Identification of oncogenes collaborating with p27 Kip1 loss by insertional mutagenesis and high-throughput insertion site analysis

The p27 Kip1 protein is a cyclin-dependent kinase inhibitor that blocks cell division in response to antimitogenic cues. p27 expression is reduced in many human cancers, and p27 functions as a tumor suppressor that exhibits haploinsufficiency in mice. Despite the well characterized role of p27 as a cyclin-dependent kinase inhibitor, its mechanism of tumor suppression is unknown. We used Moloney murine leukemia virus to induce lymphomas in p27+/+ and p27−/− mice and observed that lymphomagenesis was accelerated in the p27−/− animals. To identify candidate oncogenes that collaborate with p27 loss, we used a high-throughput strategy to sequence 277 viral insertion sites derived from two distinct sets of p27−/− lymphomas and determined their chromosomal location by comparison with the Celera and public (Ensembl) mouse genome databases.
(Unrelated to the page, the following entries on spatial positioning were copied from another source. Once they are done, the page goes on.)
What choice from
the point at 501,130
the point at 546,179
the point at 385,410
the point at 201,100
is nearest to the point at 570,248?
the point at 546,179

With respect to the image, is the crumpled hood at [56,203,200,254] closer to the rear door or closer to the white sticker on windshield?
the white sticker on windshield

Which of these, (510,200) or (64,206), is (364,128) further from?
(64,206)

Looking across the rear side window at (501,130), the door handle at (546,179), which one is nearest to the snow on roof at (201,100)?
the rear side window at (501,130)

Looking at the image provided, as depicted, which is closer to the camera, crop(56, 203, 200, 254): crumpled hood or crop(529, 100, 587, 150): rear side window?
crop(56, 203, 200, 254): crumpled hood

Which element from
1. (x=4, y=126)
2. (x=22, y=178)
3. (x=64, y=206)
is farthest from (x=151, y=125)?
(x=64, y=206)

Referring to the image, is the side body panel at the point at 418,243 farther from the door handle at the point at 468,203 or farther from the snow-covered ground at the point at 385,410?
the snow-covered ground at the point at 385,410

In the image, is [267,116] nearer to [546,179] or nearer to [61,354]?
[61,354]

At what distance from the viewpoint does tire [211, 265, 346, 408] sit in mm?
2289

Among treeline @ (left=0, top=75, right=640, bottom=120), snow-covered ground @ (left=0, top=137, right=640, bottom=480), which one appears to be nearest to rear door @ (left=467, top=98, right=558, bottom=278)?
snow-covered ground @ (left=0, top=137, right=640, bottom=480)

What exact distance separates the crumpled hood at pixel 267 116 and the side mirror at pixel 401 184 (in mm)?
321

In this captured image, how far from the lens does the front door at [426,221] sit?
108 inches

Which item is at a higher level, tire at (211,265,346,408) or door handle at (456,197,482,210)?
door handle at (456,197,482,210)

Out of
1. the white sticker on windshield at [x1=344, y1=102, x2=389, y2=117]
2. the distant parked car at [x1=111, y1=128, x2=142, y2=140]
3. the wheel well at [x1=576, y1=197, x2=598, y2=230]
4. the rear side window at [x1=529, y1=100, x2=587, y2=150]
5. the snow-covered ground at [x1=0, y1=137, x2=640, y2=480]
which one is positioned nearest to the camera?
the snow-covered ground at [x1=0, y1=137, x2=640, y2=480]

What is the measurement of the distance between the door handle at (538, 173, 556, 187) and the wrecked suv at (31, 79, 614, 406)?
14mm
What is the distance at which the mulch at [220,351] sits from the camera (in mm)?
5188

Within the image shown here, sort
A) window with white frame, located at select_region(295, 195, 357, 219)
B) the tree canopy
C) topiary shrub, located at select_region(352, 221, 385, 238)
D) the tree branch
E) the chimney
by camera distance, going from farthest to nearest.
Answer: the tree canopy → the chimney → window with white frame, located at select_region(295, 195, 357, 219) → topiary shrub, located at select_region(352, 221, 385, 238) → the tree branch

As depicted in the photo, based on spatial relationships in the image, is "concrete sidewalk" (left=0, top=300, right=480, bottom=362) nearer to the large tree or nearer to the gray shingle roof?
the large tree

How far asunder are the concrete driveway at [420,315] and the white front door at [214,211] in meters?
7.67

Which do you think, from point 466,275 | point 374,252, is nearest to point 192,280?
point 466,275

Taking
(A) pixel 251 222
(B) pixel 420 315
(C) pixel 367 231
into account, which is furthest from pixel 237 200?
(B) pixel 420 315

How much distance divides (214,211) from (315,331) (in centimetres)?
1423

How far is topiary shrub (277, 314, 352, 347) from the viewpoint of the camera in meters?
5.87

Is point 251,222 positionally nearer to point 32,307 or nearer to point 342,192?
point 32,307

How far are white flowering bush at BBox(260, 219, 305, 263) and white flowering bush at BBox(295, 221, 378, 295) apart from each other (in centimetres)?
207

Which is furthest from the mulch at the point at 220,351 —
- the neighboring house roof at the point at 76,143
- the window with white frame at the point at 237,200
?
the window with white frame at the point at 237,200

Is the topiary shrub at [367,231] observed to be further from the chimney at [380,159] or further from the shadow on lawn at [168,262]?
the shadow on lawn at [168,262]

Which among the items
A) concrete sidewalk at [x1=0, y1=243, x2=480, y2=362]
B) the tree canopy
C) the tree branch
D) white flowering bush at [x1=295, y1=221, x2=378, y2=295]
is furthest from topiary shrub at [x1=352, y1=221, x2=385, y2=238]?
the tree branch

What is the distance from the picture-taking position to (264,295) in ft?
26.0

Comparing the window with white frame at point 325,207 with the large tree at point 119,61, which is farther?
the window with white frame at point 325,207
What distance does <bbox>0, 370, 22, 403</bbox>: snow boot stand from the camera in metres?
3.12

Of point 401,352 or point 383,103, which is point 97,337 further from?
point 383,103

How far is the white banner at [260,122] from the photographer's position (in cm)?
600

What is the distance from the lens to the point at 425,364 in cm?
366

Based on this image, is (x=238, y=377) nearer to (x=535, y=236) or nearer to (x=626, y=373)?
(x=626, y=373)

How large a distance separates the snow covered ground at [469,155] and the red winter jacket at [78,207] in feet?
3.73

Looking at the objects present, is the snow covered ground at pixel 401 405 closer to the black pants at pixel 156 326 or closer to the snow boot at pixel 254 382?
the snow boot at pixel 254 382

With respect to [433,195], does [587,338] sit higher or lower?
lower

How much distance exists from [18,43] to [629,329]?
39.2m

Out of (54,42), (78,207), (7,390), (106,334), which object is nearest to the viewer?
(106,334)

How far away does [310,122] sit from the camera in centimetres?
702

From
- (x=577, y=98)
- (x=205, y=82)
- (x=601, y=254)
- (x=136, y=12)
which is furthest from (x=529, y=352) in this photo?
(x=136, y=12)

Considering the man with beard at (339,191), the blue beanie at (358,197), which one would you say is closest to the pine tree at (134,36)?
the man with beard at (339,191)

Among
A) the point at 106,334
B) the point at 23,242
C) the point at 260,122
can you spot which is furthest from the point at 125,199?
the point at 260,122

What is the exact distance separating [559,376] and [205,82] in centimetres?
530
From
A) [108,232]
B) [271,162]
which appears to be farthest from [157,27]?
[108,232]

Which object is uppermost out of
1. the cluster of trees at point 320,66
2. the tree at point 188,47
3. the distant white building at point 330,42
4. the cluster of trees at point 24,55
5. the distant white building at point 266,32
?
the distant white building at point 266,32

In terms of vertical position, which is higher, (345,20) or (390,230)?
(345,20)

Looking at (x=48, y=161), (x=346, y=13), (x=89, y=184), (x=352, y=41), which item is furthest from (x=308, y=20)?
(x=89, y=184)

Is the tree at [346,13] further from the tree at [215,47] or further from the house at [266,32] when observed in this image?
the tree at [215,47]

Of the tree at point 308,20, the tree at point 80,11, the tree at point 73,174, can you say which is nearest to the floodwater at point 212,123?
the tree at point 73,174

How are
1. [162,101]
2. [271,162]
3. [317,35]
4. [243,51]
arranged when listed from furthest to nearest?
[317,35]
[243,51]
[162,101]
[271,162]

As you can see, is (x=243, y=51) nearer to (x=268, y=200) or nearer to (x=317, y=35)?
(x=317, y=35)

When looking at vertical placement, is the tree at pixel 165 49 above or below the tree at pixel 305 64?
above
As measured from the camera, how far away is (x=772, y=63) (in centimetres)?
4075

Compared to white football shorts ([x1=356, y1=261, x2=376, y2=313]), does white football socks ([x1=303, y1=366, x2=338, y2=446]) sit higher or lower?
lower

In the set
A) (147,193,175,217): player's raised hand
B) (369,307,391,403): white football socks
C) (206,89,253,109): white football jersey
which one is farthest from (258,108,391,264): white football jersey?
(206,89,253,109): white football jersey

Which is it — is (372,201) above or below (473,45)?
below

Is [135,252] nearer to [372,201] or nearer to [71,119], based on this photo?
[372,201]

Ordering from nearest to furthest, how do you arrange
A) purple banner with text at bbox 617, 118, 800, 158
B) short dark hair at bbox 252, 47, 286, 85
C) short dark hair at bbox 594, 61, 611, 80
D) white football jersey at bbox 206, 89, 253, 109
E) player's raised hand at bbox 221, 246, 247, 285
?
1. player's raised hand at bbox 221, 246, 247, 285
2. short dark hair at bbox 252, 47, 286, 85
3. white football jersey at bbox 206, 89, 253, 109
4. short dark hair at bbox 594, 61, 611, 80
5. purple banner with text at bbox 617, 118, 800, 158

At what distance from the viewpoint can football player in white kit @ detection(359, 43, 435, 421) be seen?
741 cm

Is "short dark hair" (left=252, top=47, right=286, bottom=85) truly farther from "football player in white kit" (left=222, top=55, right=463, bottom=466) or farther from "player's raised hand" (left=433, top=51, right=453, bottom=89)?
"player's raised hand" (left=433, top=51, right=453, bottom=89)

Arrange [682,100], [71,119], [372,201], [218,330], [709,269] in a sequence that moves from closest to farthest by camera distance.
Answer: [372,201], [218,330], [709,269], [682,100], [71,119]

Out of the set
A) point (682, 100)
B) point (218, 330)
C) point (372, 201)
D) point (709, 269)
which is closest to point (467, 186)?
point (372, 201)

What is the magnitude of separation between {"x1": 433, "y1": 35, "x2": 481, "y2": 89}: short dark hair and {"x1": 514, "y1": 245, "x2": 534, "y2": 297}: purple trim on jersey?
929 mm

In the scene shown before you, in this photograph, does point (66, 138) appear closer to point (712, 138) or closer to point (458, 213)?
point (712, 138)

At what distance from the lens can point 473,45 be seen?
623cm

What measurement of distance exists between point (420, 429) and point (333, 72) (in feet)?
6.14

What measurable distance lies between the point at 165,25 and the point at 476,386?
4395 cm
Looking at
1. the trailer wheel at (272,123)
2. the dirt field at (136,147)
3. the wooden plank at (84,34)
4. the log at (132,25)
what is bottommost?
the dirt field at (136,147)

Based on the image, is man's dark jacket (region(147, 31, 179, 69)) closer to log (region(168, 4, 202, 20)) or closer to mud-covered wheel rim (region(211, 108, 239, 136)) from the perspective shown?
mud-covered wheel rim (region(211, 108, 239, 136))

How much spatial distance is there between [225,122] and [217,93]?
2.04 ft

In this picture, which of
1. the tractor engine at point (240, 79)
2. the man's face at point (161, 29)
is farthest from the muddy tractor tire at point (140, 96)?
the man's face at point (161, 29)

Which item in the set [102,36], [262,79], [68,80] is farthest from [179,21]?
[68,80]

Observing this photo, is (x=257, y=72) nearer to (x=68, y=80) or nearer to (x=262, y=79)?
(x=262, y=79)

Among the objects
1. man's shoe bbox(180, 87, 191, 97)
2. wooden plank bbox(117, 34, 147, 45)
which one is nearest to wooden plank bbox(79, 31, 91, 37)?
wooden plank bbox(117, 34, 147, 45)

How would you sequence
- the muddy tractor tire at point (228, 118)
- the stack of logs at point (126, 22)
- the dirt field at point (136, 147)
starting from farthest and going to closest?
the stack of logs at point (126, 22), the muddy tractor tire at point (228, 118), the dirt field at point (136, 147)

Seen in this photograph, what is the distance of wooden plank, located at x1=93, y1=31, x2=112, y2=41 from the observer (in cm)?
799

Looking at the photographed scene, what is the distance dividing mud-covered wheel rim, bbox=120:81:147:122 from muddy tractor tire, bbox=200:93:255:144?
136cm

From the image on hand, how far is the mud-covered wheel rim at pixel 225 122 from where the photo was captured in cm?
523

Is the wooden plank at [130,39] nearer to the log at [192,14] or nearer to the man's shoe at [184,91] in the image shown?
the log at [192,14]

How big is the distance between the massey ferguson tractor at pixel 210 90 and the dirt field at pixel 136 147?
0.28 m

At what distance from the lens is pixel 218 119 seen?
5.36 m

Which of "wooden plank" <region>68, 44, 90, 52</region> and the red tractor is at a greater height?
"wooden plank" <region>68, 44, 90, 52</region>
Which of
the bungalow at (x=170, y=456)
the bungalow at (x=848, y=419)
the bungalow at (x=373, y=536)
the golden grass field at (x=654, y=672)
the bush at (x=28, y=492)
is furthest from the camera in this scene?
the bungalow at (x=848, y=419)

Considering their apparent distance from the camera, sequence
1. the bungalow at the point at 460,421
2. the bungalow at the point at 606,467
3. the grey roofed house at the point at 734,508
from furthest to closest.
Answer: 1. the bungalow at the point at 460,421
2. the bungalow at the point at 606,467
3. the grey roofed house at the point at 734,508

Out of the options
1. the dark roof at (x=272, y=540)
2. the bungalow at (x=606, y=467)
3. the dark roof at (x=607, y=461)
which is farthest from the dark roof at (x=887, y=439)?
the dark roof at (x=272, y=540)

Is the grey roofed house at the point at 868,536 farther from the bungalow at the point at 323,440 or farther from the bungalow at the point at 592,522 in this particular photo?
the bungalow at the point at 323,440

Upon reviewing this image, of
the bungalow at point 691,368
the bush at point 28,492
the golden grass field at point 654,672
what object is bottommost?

This analysis identified a remarkable number of putative protooncogenes in these lymphomas, which included loci that were novel as well as those that were overrepresented in p27−/− tumors. We found that Myc activations occurred more frequently in p27−/− lymphomas than in p27+/+ tumors. We also characterized insertions within two novel loci: ( i ) the Jun dimerization protein 2 gene ( Jundp2 ), and ( ii ) an X-linked locus termed Xpcl1 . Each of the loci that we found to be frequently involved in p27−/− lymphomas represents a candidate oncogene collaborating with p27 loss. This study illustrates the power of high-throughput insertion site analysis in cancer gene discovery.